TransUnion, Equifax, and Experian, the three credit reporting bureaus, would be rivaled or perhaps even replaced by a national public credit reporting agency if President Joe Biden’s campaign trail promise comes to fruition.
Under Biden’s plan, the three private companies would no longer monopolize credit reports. Instead, there would be a public registry housed in the Consumer Financial Protection Bureau (CFPB). The idea was proposed in a paper by the Demos think tank in 2019. The CFPB, whose new acting director, Dave Uejio, recently replaced Trump appointee Kathleen Kraninger, declined to comment on whether it was pursuing plans to establish a national public credit registry. But the idea is being discussed at the CFPB, according to Demos associate director Amy Traub, who wrote the paper.
Critics and researchers have blasted the role that the three credit bureaus have played in entrenching economic inequality. Credit scores have a discriminatory effect against African-American and Latino communities, numerous research studies have shown, even though they don’t take race into account. On top of that, false credit reports are common and notoriously difficult for consumers to correct.

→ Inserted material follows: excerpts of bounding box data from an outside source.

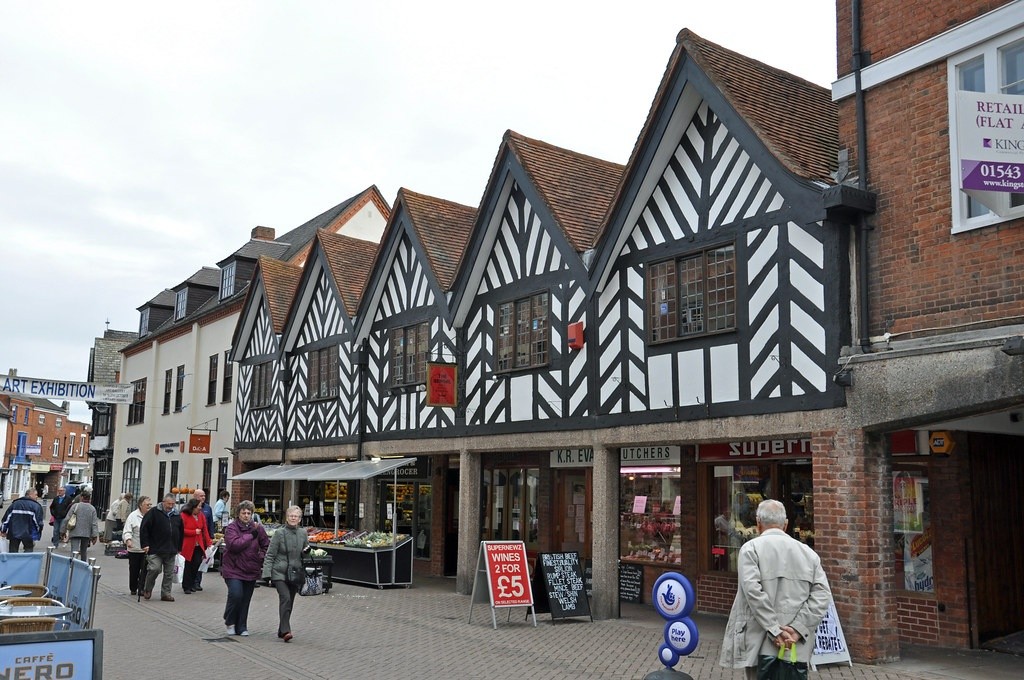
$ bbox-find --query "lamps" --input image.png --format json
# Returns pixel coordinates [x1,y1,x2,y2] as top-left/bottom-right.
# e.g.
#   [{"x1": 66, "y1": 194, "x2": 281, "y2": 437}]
[
  {"x1": 224, "y1": 447, "x2": 242, "y2": 455},
  {"x1": 92, "y1": 402, "x2": 111, "y2": 413}
]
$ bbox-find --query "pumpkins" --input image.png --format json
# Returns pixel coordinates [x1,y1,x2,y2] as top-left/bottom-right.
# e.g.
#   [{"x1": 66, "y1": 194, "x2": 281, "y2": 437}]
[{"x1": 172, "y1": 487, "x2": 196, "y2": 494}]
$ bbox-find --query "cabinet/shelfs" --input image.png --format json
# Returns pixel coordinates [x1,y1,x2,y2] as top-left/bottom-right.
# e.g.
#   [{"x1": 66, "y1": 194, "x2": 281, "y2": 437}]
[
  {"x1": 325, "y1": 482, "x2": 432, "y2": 515},
  {"x1": 255, "y1": 503, "x2": 281, "y2": 515}
]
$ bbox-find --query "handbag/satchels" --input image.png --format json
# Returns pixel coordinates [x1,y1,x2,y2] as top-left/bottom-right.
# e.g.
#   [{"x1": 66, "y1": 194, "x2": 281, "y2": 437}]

Concerns about credit have taken on new urgency because policymakers fear that the pandemic could impact peoples’ future creditworthiness due to economic hardships that are no fault of their own. For example, on Twitter back in March, Vice President Kamala Harris, then a senator, called for all negative credit reporting to be suspended for the duration of the pandemic. Indeed, consumer complaints to the CFPB about credit reporting and credit repair services more than doubled in 2020, and now eclipse every other category put together.
Against that backdrop, it’s little wonder that consumer advocacy groups have renewed calls to abolish the credit bureaus. Traub said she was “thrilled” to hear that Biden was campaigning on her proposal.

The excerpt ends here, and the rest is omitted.